#### Excerpt:

'''

Like a Dragon: Ishin!: Game Review
The Yakuza franchise was known for its faces, voices, and over-the-top theatrics. If you take all this and reel it back to 19th-century Japan, the result is Like a Dragon: Ishin! Like A Dragon: Ishin! is an enticing period piece that also includes the series’ action-brawler gameplay and ridiculous hijinx.
Ishin is yet another example of what developer RGG Studio does best: create melodramatic storytelling with the context of swapping the gangs of the modern criminal underworld for political factions in a tumultuous time in history.
Like a Dragon: Ishin! is a remake of the PS3-era game of the same name, but it has some notable updates. The original game, Yakuza: Ishin, came out in 2014, although it was not previously localised and brought to the West like other entries in the franchise.
The new version of the game lands somewhere between a remaster and a remake. It is based on older iterations of Yakuza games, which makes Like A Dragon: Ishin feels dated in several respects, particularly in moment-to-moment gameplay. The fundamentals of the remake are solid, and the main draws of the franchise remain intact. Let’s take a look at how the game pans out.
Like a Dragon: Ishin takes place during the infamous Bakumatsu period of Japan’s history, set between 1853-1867 as part of the late Edo period. During this time, Japan was ruled by the feudal Tokugawa shogunate, which was known for its isolationist foreign policy and militaristic control of the country through daimyo warlords and the samurai.
In opposition to the shogunate was a faction of imperial loyalists called the Ishin Shishi, who sought to overthrow the military dictatorship and restore Japan’s rightful emperor to the throne.
The shogunate then goes on to employ the elite Shinsegumi police force to quell the growing opposition of the Ishin Shishi, which leads to the events of Like a Dragon: Ishin. In the game, Sakamoto Ryoma is affiliated with the faction, being from the Ishin Shishi-controlled region of Tosa on the southern coast of Japan’s Shikoku island.
When his adoptive father is assassinated, he goes undercover as a member of the Shinsegumi using the name Saito Hajime in order to find out the truth of his father’s death.
The game is set in the streets of a fictionalised version of the city of Kyoto, Kyo. Ryoma will have to navigate the harsh political climate that sees the Shinsengumi and Ishin Shishi clash as he investigates who among the police could have killed his father.
Reeling back to history, Tension between the Shinsengumi and Ishin Shishi culminated in the 1864 Ikedaya incident, a riot in Kyoto that saw battle erupt between the two factions, resulting in heavy casualties.
It’s clear there are a lot of historical details Like a Dragon: Ishin has to pull from in its story of murder and political intrigue during this time of great change in Japan’s history.
However, it takes a bit of time to get the ball rolling and see the storyline clearly. It wasn’t until about 8 hours in, around the halfway point, that the various pieces fell into place and the story became clearer.

'''

#### Task 1:
Transcribe the review of Like a Dragon: Ishin! from "When his adoptive" to "killed his father.".
#### Task 2:
List every year the review of Like a Dragon: Ishin! gives as a four-digit number.
#### Task 3:
Extend the review of Like a Dragon: Ishin! past its last sentence.
The material after this review stands apart from it.

#### Information shown:
'''

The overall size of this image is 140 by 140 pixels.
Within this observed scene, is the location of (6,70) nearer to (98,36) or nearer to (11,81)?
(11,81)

'''

#### Exercise output 1:
When his adoptive father is assassinated, he goes undercover as a member of the Shinsegumi using the name Saito Hajime in order to find out the truth of his father’s death.
The game is set in the streets of a fictionalised version of the city of Kyoto, Kyo. Ryoma will have to navigate the harsh political climate that sees the Shinsengumi and Ishin Shishi clash as he investigates who among the police could have killed his father.

#### Exercise output 2:
2014, 1853, 1867, 1864

#### Exercise output 3:
It drops a lot on you, frontloading the story by establishing factions, political terminology, and the deep cast in a way that can be tough to follow if you’re not already familiar with Edo period history. Ishin is ambitious in that way, trusting that you can keep up and track the things it throws at you.
The first half sort of spins its wheels before having real consequences and character motivations take centre stage. If you’ve played too many of these games, you won’t be completely surprised by their plot twists at this point, but time after time, Yakuza games still activate those good brain chemicals with their cinematic storytelling panache, and Ishin is no exception.
Graphics and Environment
19th-century Kyoto’s woodland surroundings make for a nice and fresh change of scenery from the bustling urban jungle of present-day Tokyo. Much like Kamurocho, it’s arguably best experienced at night, when trading neon-soaked streets littered with drunken locals for lantern-lit lanes gives the city a retro Japanese era vibe.
However, Ishin’s small slice of Japan’s original capital city is not without its standout sections, such as the bustling marketplace lining the canals in the Fushimi district.
The game is full of various activities that fill the streets of Kyo. Signatures like rhythm-based karaoke feature a playlist of bangers that has Ryoma on stage singing his heart out to a crowd of bar patrons—good old “Baka Mitai” gets another goofy rendition here.
The fan-dancing minigame and substory could have you sinking even more time into chaining combos to some catchy Japanese folk tunes as Ryoma showcases his elegant traditional moves.
You have the ability to farm, fish, and cook. As you harvest fruits and veggies, and reel in more fish from the rivers and open seas, you can cook more dishes. Cooking is accomplished through the use of cute little minigames that reward you with food as well as powerful healing items and extra money if you want to fulfil food delivery requests.
It’s also how you connect with Ryoma’s adopted daughter, Haruka, who is essentially the same character as in the mainline games.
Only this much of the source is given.